If Democrats forgo some of the tax increases and instead plan to borrow to pay for some of the plan, they will likely face another debate about the wisdom of taking on more debt. After more than $5 trillion in spending on coronavirus relief, debt levels as a percentage of gross domestic product in the U.S. have reached levels not seen since World War II.
“We’re willing to trust Janet Yellen and Jay Powell that we’re not at the brink of a hyperinflation risk, but maybe let’s not go that much farther,” said Rep. Don Beyer (New Dem-VA), a member of the House Ways and Means Committee and the chairman of the Joint Economic Committee. “Most of us believe at a certain point you do have to pay for what you’re getting.”
Jonathan Chait noted in his column today that the Republican position is to oppose any infrastructure bill that's paid for that raises taxes on corporations or on the wealthy... and to oppose any infrastructure bill that isn't paid for. Sounds like New Jersey Blue Dog Josh Gottheimer's position as well. It points to why America is falling apart: conservatives in general and Republicans, not just the party of hatred and bigotry, but also the party of greed and selfishness.
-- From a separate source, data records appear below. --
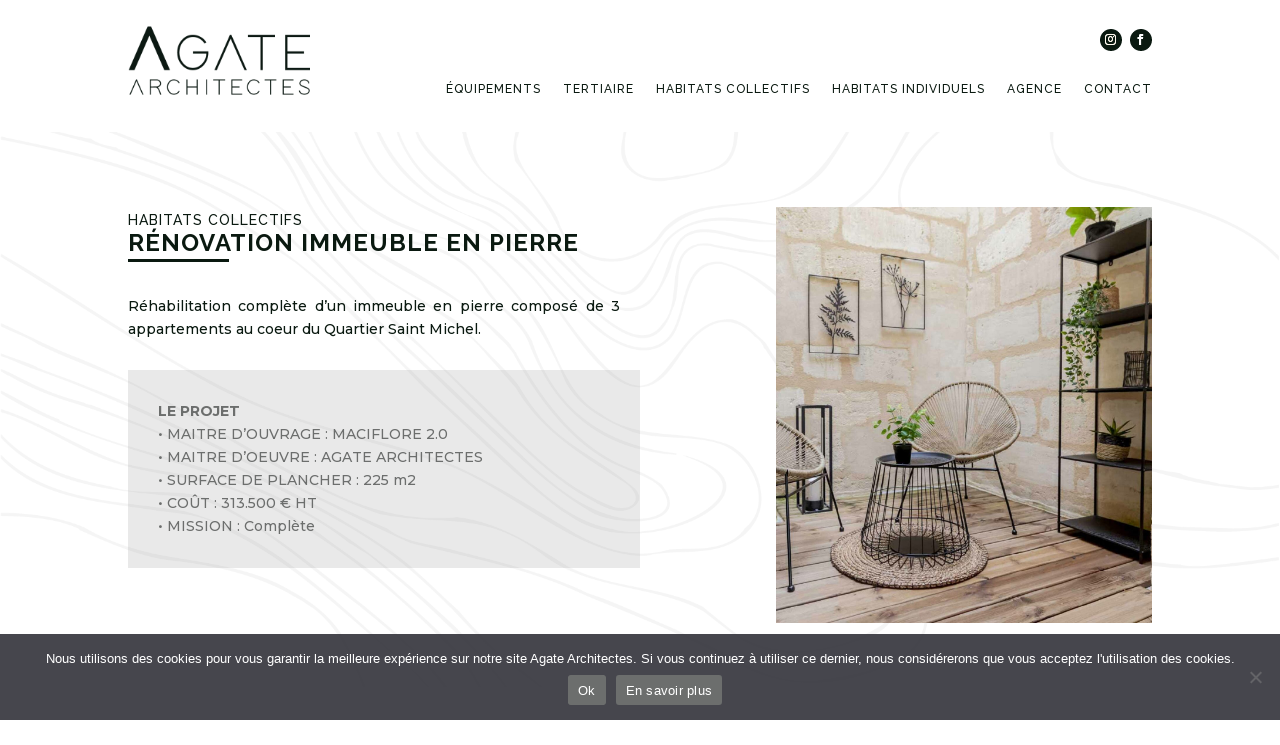

--- FILE ---
content_type: text/css
request_url: https://agate.archi/wp-content/et-cache/1629/et-core-unified-1629.min.css?ver=1736792145
body_size: 127
content:
body.single-post #main-content>.container{width:100%!important;max-width:100%!important}.et_overlay:before{content:url(https://agate.archi/wp-content/uploads/2023/02/icone-agate.png);position:absolute;top:55%;left:50%;margin:-14px 0 0 -14px;font-size:10px;-moz-transition:all 0.4s;-webkit-transition:all 0.4s;transition:all 0.4s}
Jason Call, a congressional candidate in northwest Washington, running for a seat held by a run-of-the-mill corporate Democrat pointed out that "What Democrats are failing to act on is the fact that income inequality is bad, and a large part of that income inequality is the modern corporate tax rate. Business is not just 'the business'-- it's people. It's CEOs, managers and executive boards, and shareholders, all of whom are able to pay themselves grossly exorbitant salaries and bonuses because the business is able to save that money by dodging tax liability. They rarely use their tax breaks to invest in general employee raises. We now see CEO salaries running upwards of 400 times their lowest paid workers. At a very minimum the Biden administration should immediately demand a return to pre-Trump corporate taxation. Anything less means that the claim of 'raising corporate taxes' is deception, sleight of hand, and to be quite honest when Biden said nothing would fundamentally change this is what he was signaling-- that he had no intention of impacting the very wealthy business and ownership class. We cannot stand for this as a party. We must tackle income inequality at its core, and that means taxing the rich through any means necessary, including corporate taxes."